• Portrait of ChatGPT as a Young Artist: Vauhini Vara on Voice, Tech, and Using AI in Writing

    Sarah Viren Talks to the Author of “Searches: Selfhood in the Digital Age”

    I met Vauhini Vara in early 2022 during a visit to Colorado State University, where her husband, the novelist Andrew Altschul teaches. I liked her immediately (and I rarely like people immediately). When I got home, I looked up Vauhini’s work, which is when I first read “Ghosts,” an essay I went on to teach several times and that I reread every so often just to revel in the surprises of its structure, the genius way that a subtle argument sits within its competing and evolving narratives.

    Vauhini’s first novel, The Immortal King Rao, came out later that year, and, in it, I recognized a similar brand of daring alongside steadiness, playfulness sharing space with a serious attention to the stakes in, well, everything. These are qualities that I knew to look for in Vauhini’s first nonfiction collection, Searches: Selfhood in the Digital Age, and yet she still surprised me with the many formal innovations as well as the capaciousness of her exploration, one marked by both joy and skepticism, grief and also some (tempered) hope.

    Sarah Viren

    *

    Sarah Viren: Searches has a polyphonic quality that I loved and that also feels rare in a nonfiction book. And yet, excluding the last chapter (which I have a question about later) the only other human voice in this book is yours. The polyphonic vibe comes instead from the “conversations” you have with ChatGPT in a series of interstitial chapters.

    Tell me a little about your decision to include those conversations in the book and how you imagined your “interlocutor” both during those chats and later as a character within Searches.

    Vauhini Vara: To give credit where it’s due, the idea originally came from one of my editors, Lisa Lucas! (Lisa acquired and started editing the book for Pantheon; after she left, Denise Oswald took over and finished editing it—so I got the benefit of having two amazing editors.)

    After I submitted the book to her, last year, we talked on the phone, and she wondered aloud what might happen if I shared parts of the book with ChatGPT and asked for feedback. I hated the idea at first, but then I got intrigued.

    Half of the chapters in this book are made up of language taken from my interactions with technology companies’ products—my Google searches, my Amazon reviews, etc.—and the organizing principle I used for deciding what to include in those chapters was that I wanted them to reveal something both about me and about the product (and, by extension, the company that makes it).

    I wondered if that would happen with ChatGPT, if I fed the book to it a few chapters at a time—and, at least in my reading, it did, in ways that went beyond what I had expected.

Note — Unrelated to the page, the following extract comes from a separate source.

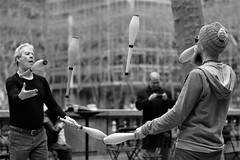 jugglers (kogh65) Tags: new york photography photo travel art nyc ny street black white leica m mono tone city outdoor life people depth field reportage young kogh candid camera focus pov picture 50mm image manhattan artist kogh65 blackandwhite monochrome 2017 portrait sun sunlight rest bryantpark bryant park lunch time juggling juggl juggler jugglers
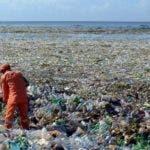Mar Caribe con marea de plastico y basura proviniente del rio Ozama. Jorge Gonzalez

    I wondered if that would happen with ChatGPT, if I fed the book to it a few chapters at a time—and, at least in my reading, it did, in ways that went beyond what I had expected. So it met that test.

    A lot of my writing is somewhat experimental, but at the same time, momentum is really important to me—by which I mean, it’s important to me to set up central plot and idea questions at the beginning of a piece of writing and then see those questions through in an interesting and surprising way.

    The other question I had was whether that conversation with ChatGPT—I think of it as one long conversation that spans most of the book—could contain a plot that would move forward as the conversation progressed. And, in my reading, that happened, too; I read the conversation between myself and ChatGPT as an intellectual power struggle, in some ways.

    SV: This book is experimental! One chapter that felt particularly so, but that was also grounded in narrative, was “I Am Hungry to Talk.” You originally wrote it in Spanish while learning that language during your husband’s sabbatical in Spain. That version appears in Searches alongside an English version from Google translate.

    I read both, the Spanish first and then the English, and I was struck how different they feel from each other but also from your voice in other parts of the book. Given that selfhood is a subject of your book, I’m wondering what you learned about the self (and also your self?) in writing that chapter in particular.

    VV: I’m so glad you read both the Spanish and the English, knowing that you’re fluent in both. I believe that a writer and reader co-create any text, and I expected that bilingual readers would have a very different experience of this chapter than those who are monolingual.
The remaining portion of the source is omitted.